▸ What is expected
Please return only the lines from the one with "Детски топ в сиво с Bugs Bunny" through the final line of the data, unchanged, with pictures omitted.

Start of Dataset

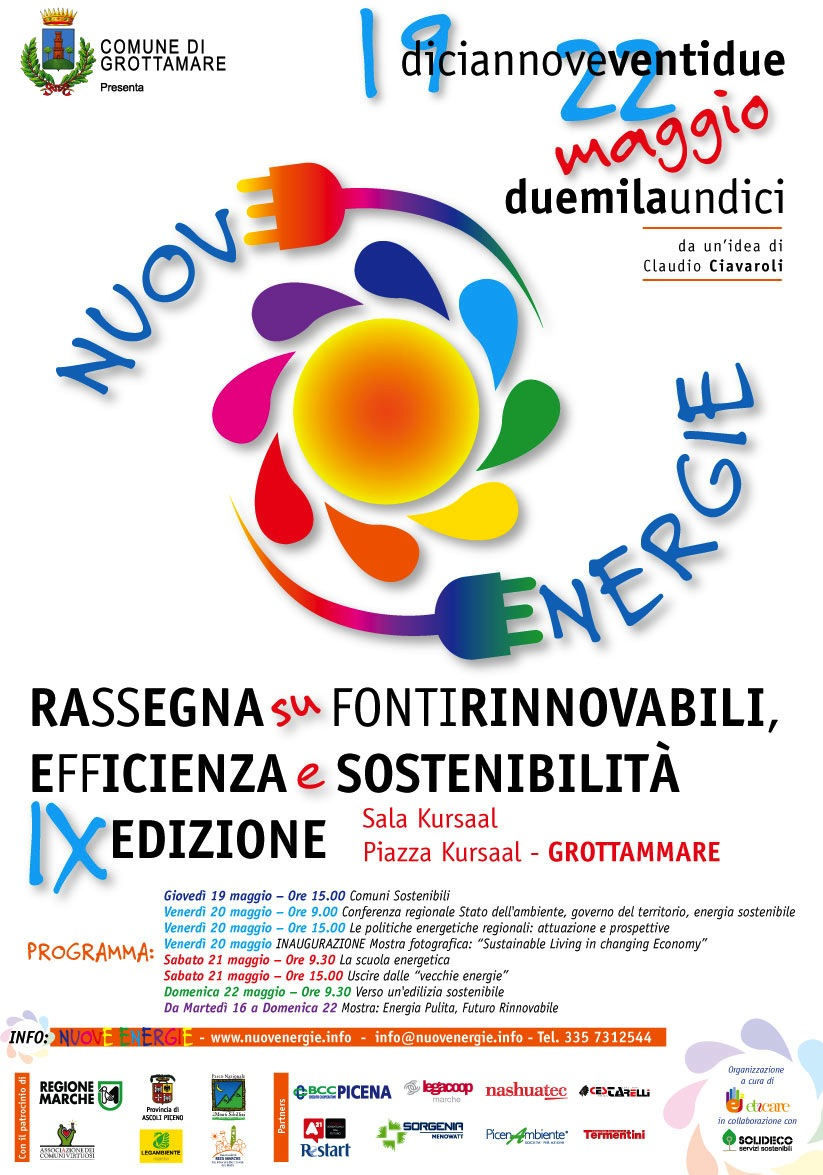 Locandina_Nuove_Energie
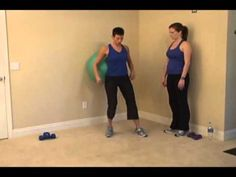 2nd Tri Workout 2: Welcome to your safe 30 minute prenatal workout for your second trimester (week 14-26).  Exercising throughout your pregnancy prevents and treats pregnancy-induced diabetes as well as improves your fitness level.  Make sure you have plenty of water and also get your doctors approval before beginning.  Email me with any questions: Colleen@NewMom...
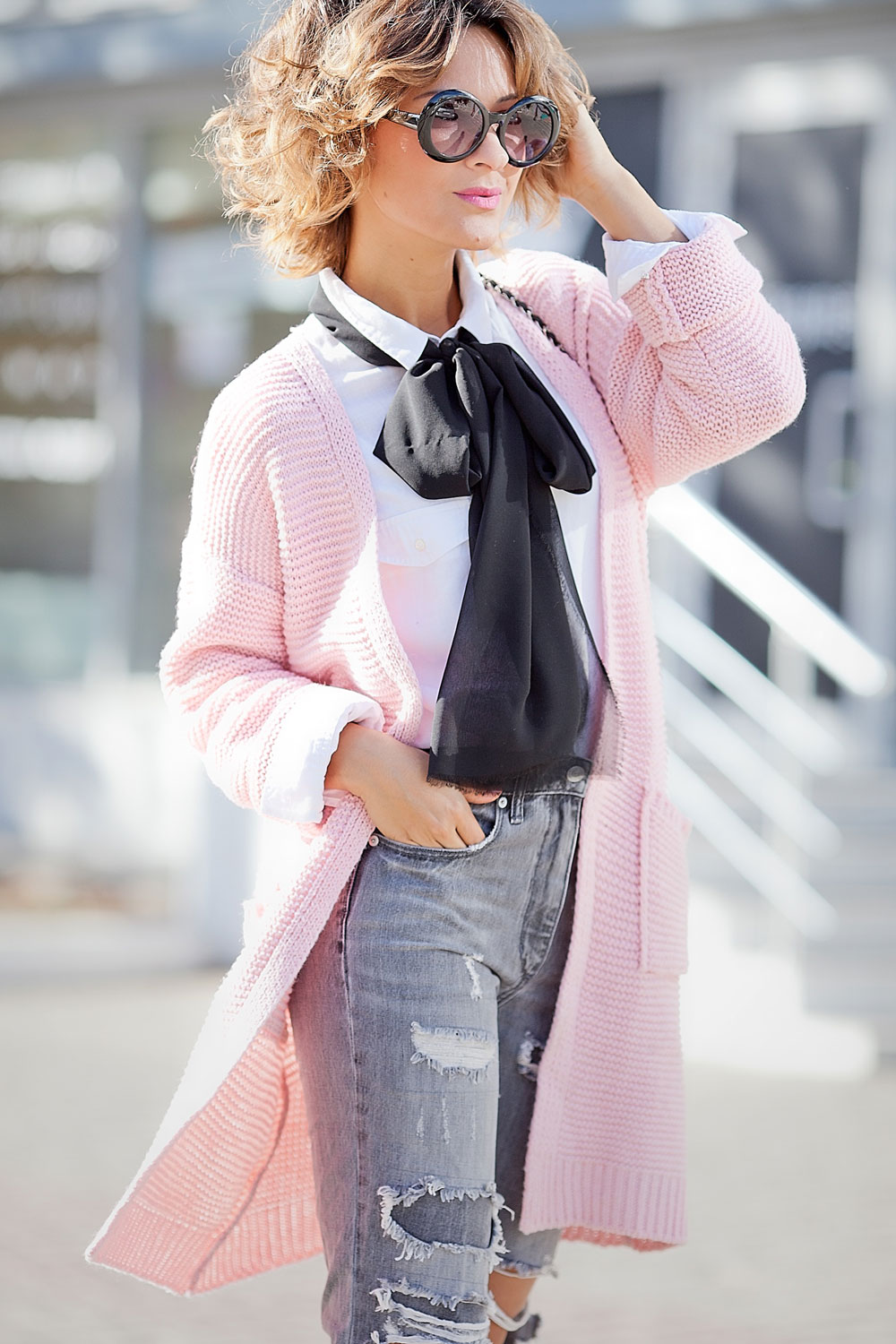 bow+outfit-by-RUNET+street+style+blogger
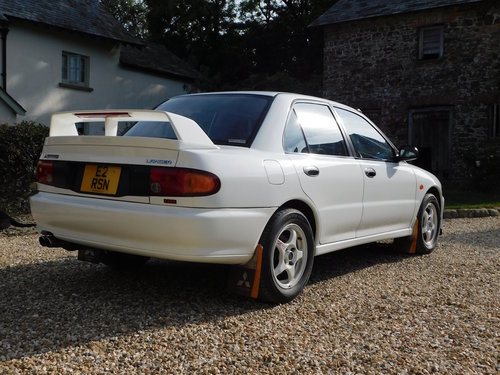 1994 Mitsubishi Lancer Evo II RS – 35k, immaculate For Sale (picture 2 of 6)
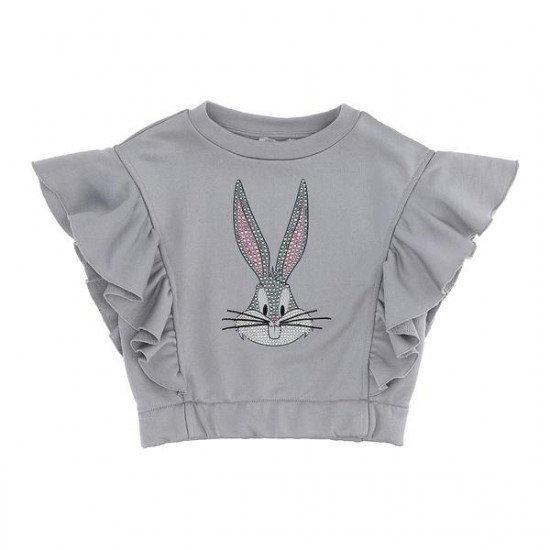 Детски топ в сиво с Bugs Bunny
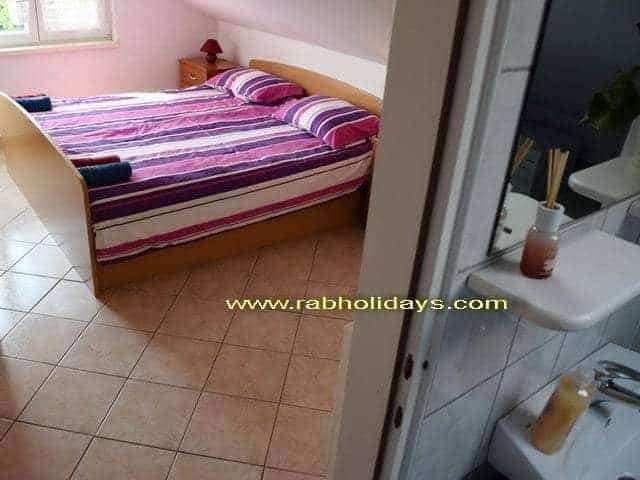 rab accommodation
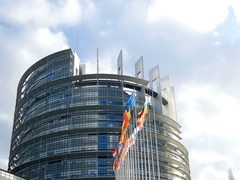 Parliament building Europe and all flags Stock Footage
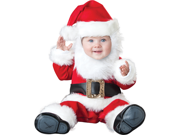 Baby Santa Claus Infant Christmas Holiday Costume Medium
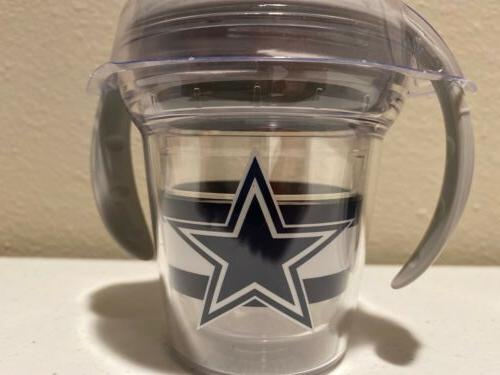 Tervis Toddler Sippy Cup Cowboys Gift BPA 9m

End of Dataset

▸ Exercise answer
 Детски топ в сиво с Bugs Bunny
 rab accommodation
 Parliament building Europe and all flags Stock Footage
 Baby Santa Claus Infant Christmas Holiday Costume Medium
 Tervis Toddler Sippy Cup Cowboys Gift BPA 9m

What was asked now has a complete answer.